Consigna del ejercicio
¿Puedes volcar todos estos registros a un CSV de dos columnas, "enunciado" y "respuesta", con una fila por registro? Cada valor debe ir en un único campo entre comillas, con los saltos de línea cambiados por espacios.

Registros proporcionados
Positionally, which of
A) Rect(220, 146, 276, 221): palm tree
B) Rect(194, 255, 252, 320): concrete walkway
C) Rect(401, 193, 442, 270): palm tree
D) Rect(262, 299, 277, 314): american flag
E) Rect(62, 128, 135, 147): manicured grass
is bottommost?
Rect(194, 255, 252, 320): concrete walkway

Respuesta resuelta
enunciado,respuesta
"Positionally, which of A) Rect(220, 146, 276, 221): palm tree B) Rect(194, 255, 252, 320): concrete walkway C) Rect(401, 193, 442, 270): palm tree D) Rect(262, 299, 277, 314): american flag E) Rect(62, 128, 135, 147): manicured grass is bottommost?","Rect(194, 255, 252, 320): concrete walkway"